La première est qu’elle ne définit pas clairement ce qu’est un wifi zone. Les fournisseurs d’accès internet installent chez tous les particuliers un point d’accès dont la portée est de 300m sans obstacles et 50m entre les murs. Et aujourd’hui, plusieurs applications permettent de vendre sa connexion internet directement depuis le point d’accès de Togocom ou canal box. En gros, chaque particulier qui se fait installer une connexion internet à son domicile dispose d’un wifi zone. Allons-nous être forcés d’aller tous nous déclarer à l’Arcep ? Cette décision devrait clairement difinir le wifi zone comme un point d’accès exploité à des fins commerciales.
La seconde est que l’Arcep impose donc aux wifi-zones une contrainte quasiment impossible à réaliser, et qui devrait, si elle était appliquée, sonner l’arrêt de mort des wifi zone. C’est l’identification des clients ou utilisateurs. La chose est assez cocasse. Quand tu arrives à l’aéroport international Gnassingbé Eyadema, tu as accès à un wifi zone gratuit, qui ne te demande aucune identification, car c’est ce qui se fait partout dans le monde. Mais si tu veux te connecter au wifi zone du petit du quartier, il faut t’identifier. J’hallucine. Et si on veut aller vraiment loin, il faudra par conséquent présenter une pièce d’identité avant de se connecter. Qui pour dire à nos amis de l’Arcep que seulement 25% de la population togolaise dispose d’une pièce d’identité, la carte d’électeur n’en étant pas une. Celle-là, il fallait vraiment la trouver. Comme on aime les bench-mark au Togo, il faudra nous montrer le pays au monde qui pratique une règlementation aussi draconienne en termes d’accès aux wifi-zone. C’est quasiment du flicage.

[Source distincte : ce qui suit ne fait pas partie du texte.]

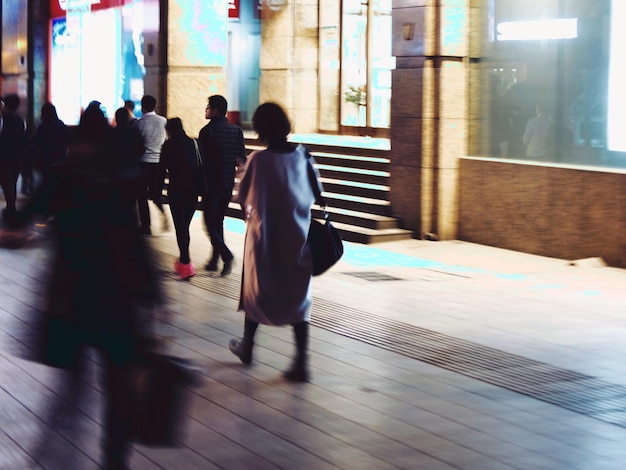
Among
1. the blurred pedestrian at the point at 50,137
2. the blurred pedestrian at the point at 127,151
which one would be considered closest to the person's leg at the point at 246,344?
the blurred pedestrian at the point at 127,151

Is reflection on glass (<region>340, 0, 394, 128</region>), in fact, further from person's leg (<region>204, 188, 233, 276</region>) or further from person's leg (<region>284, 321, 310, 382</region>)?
person's leg (<region>284, 321, 310, 382</region>)

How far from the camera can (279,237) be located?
7.04 m

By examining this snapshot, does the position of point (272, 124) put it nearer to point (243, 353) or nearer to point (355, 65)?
point (243, 353)

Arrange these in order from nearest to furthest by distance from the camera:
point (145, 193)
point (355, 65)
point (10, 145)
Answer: point (145, 193) → point (10, 145) → point (355, 65)

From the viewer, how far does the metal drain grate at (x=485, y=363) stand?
6.66 m

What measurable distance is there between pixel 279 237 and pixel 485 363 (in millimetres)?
1666

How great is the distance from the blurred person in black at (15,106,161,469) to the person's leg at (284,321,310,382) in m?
2.20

La troisième est la contrainte géographique. Si je suis à Dapaong et que je veux ouvrir un wifi zone qui ne me donne même pas 50 000f de bénéfice par mois, je dois descendre à Lomé pour faire ma déclaration, alors que c’est l’agence locale de Togocom qui m’installe ma connexion. C’est de la pure discrimination.
Personnellement, je crois que cette décision est un abus d’autorité et que les propriétaires de wifi zone devraient saisir rapidement le juge administratif. Mais c’est un recours que peu de personnes font au Togo.
Mais concrètement, tant que la définition de wifi zone n’est pas clarifiée, cette décision, comme beaucoup d’autres de nos administrations, aura beaucoup de mal à être appliquée. Un particulier qui habite un grand domaine peut installer un poteau avec un point d’accès pour amplifier le signal. Devra-t-il se déclarer à l’Arcep pour un usage domestique ? Jusqu’à ce jour, le seul moyen dont dispose Togocom pour identifier les wifi zone est la consommation de volume de données, ce qui conduit à des coupures de connexion abusives d’ailleurs, car une maison remplie d’étudiants en vacances qui regardent des films et tiktok à longueur de journée, va consommer plus de datas qu’un wifi zone installé à Elavagnon avec 10 clients journaliers. De mon point de vue, ceci ne va pas changer grand-chose. C’est comme pour l’identification des numéros. Aujourd’hui encore, des gens te vendent, devant les agences Togocom et Moov, des numéros de téléphone au vu et au su de tout le monde. Je pourrais citer d’autres décisions qui souvent ne sont pas applicables, mais qu’on prend parfois pour satisfaire soit des règlementations internationales, ou simplement pour nous emmerder.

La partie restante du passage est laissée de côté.